Mass change of TextState.Invisible in TextFragements

Hello, please is there any change for a mass update of TextState.Invisible in TextFragements?

The reason is that we want to modify searchable PDF to get text layer visible and remove images and convert the documents to word. Please find my code below:

  Document pdfDocument = new Document(@"C:\temp\original.pdf");

 foreach (var page in pdfDocument.Pages)
 {

    TextFragmentAbsorber absorber = new TextFragmentAbsorber();
    absorber.Visit(page);
  
    foreach (TextFragment fragment in absorber.TextFragments)
    {
      fragment.TextState.Invisible = false;
      fragment.TextState.ForegroundColor = Color.FromRgb(System.Drawing.Color.Black);
    }
    page.Resources.Images.Clear();
}

  DocSaveOptions saveOptions = new DocSaveOptions();
  saveOptions.Format = DocSaveOptions.DocFormat.DocX;
  saveOptions.Mode = DocSaveOptions.RecognitionMode.Flow;
  saveOptions.RelativeHorizontalProximity = 2.5f;
  saveOptions.RecognizeBullets = true;
  
  pdfDocument.Save(@"C:\temp\outvisible.docx", saveOptions);

Regards, BRonislav

@Bronislav.sopik

Please try using RenderingMode property of TextFragment in order to make OCR text visible like following code snippet:

foreach (TextFragment textFragment in textFragments)
{
  // Change RenderingMode property to make text visible
  textFragment.TextState.RenderingMode = TextRenderingMode.FillText;
}

In case you still face any issue, please share your sample PDF document with us. We will test the scenario in our environment and address it accordingly.

Hi,

thank you so much. Actually it works but it takes really long time for a large documents. Do you have some adive how make it faster:)

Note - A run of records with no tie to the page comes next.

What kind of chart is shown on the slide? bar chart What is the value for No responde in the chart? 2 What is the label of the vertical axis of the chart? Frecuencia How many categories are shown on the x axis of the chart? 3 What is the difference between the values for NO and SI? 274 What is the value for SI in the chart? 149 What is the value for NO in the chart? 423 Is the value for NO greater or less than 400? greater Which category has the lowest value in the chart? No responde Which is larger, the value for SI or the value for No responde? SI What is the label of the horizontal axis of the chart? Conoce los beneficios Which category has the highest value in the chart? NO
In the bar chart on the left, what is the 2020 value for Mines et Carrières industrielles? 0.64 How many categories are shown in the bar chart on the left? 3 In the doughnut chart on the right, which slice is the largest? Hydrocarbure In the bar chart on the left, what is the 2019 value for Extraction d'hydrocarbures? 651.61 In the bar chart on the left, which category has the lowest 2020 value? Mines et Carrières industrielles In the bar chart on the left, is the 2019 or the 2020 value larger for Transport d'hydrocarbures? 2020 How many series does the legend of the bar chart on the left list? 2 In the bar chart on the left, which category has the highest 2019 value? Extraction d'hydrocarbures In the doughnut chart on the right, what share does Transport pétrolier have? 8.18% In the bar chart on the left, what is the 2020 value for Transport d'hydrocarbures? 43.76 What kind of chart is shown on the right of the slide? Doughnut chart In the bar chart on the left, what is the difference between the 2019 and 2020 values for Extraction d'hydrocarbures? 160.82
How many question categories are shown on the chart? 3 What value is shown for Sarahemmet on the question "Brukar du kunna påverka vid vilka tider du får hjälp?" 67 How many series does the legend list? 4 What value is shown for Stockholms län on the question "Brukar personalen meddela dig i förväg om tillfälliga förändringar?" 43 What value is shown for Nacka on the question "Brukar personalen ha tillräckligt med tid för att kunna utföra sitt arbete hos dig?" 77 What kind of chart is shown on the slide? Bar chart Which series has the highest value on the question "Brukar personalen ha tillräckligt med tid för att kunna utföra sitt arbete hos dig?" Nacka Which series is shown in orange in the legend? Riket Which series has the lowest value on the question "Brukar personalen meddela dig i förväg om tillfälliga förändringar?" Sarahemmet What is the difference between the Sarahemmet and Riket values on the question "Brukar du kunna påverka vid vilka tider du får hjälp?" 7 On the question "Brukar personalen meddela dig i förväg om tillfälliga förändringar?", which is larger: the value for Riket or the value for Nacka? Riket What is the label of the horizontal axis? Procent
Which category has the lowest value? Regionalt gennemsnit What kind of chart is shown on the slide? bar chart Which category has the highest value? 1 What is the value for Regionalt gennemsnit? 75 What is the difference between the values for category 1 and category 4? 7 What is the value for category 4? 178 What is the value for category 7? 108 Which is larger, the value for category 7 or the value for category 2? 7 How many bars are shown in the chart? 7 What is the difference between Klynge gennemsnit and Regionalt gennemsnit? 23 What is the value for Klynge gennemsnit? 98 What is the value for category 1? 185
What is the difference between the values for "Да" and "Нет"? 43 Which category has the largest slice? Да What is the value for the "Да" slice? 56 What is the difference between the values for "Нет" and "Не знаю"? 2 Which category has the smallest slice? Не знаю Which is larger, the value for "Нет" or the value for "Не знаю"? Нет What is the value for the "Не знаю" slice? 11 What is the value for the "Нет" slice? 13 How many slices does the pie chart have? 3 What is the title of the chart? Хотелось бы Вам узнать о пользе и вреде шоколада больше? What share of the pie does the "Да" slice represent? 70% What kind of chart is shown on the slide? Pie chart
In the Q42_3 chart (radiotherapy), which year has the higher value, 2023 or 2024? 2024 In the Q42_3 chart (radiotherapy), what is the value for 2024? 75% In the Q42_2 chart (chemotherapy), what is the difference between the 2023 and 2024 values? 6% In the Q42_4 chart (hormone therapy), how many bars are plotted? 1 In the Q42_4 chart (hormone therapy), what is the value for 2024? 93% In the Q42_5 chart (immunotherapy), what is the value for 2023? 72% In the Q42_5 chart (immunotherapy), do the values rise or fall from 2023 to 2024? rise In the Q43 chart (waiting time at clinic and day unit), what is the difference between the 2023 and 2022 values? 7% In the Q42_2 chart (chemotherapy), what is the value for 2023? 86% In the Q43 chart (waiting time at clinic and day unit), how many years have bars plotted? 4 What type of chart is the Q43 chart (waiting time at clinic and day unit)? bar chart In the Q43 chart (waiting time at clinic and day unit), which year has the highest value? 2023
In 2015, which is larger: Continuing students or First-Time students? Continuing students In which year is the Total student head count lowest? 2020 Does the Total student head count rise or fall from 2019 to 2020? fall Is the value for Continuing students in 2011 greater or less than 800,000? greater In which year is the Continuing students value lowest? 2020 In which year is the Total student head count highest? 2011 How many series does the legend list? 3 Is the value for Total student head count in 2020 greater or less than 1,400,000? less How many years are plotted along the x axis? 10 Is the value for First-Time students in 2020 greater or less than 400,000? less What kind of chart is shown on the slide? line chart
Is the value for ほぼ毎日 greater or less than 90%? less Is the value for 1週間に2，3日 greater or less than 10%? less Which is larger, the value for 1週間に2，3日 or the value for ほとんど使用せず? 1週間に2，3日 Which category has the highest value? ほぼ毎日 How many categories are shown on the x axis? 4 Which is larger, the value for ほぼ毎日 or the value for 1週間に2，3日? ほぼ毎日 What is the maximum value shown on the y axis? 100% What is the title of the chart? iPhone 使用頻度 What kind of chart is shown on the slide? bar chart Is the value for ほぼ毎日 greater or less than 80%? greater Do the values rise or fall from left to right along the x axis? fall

The main purpose is to convert searchable PDF to Word or Excel.

Our way is to take a seachable PDF, remove images and make text layer visible.

 Document pdfDocument = new Document(@"C:\temp\original sPDF.pdf");

 foreach (var page in pdfDocument.Pages)
 {

    TextFragmentAbsorber absorber = new TextFragmentAbsorber();
    absorber.Visit(page);

            foreach (TextFragment fragment in absorber.TextFragments)
            {
                fragment.TextState.RenderingMode = TextRenderingMode.FillText;
            }
            page.Resources.Images.Clear();
}

  DocSaveOptions saveOptions = new DocSaveOptions();
  saveOptions.Format = DocSaveOptions.DocFormat.DocX;
  saveOptions.Mode = DocSaveOptions.RecognitionMode.Flow;
  saveOptions.RelativeHorizontalProximity = 2.5f;
  saveOptions.RecognizeBullets = true;

  pdfDocument.Save(@"C:\temp\or2.docx", saveOptions);
  pdfDocument.Save(@"C:\temp\outvisible.xlsx", SaveFormat.Excel);
  pdfDocument.Save(@"C:\temp\or2.pdf", SaveFormat.Pdf);

Also we are facing the issues with size of font. It’s not corresponding to original.

Thank you, Bronislav

@Bronislav.sopik

You are already absorbing text at page-level which is recommended approach for faster processing. However, we would need to further investigate the issue of long time taken by the API. For the purpose, we may need a sample PDF document from your side with which we can replicate the issue in our environment and address it accordingly.

Hello, here is some example of file.
temp2.pdf (5.6 MB)

@Bronislav.sopik

We were able to notice the issue in our environment while testing the scenario with Aspose.PDF for .NET 20.6. We have logged it as PDFNET-48445 in our issue tracking system. We will further look into its details and keep you posted with the status of its rectification. Please be patient and spare us some time.

We are sorry for the inconvenience.

Hi, any update so far?

@Bronislav.sopik

We are afraid that earlier logged ticket is not yet resolved. Please note that it was logged recently in our issue management system and will be investigated/resolved on first come first serve basis. We will surely inform you as soon as we have some definite updates regarding its rectifcation. Please be patient and spare us some time.

We are sorry for the inconvenience.

Hello, do you have some expected date to be solved?

REgards, Bronislav

@Bronislav.sopik

Regretfully, the issue is not yet resolved. We are afraid that we cannot share any ETA at the moment as investigation against it is not yet completed. As soon as the analysis is done, we will be in a position to share some ETA or updates about its resolution. We will let you know as soon as we make some certain progress in this regard. Please give us some time.

We are sorry for your inconvenience.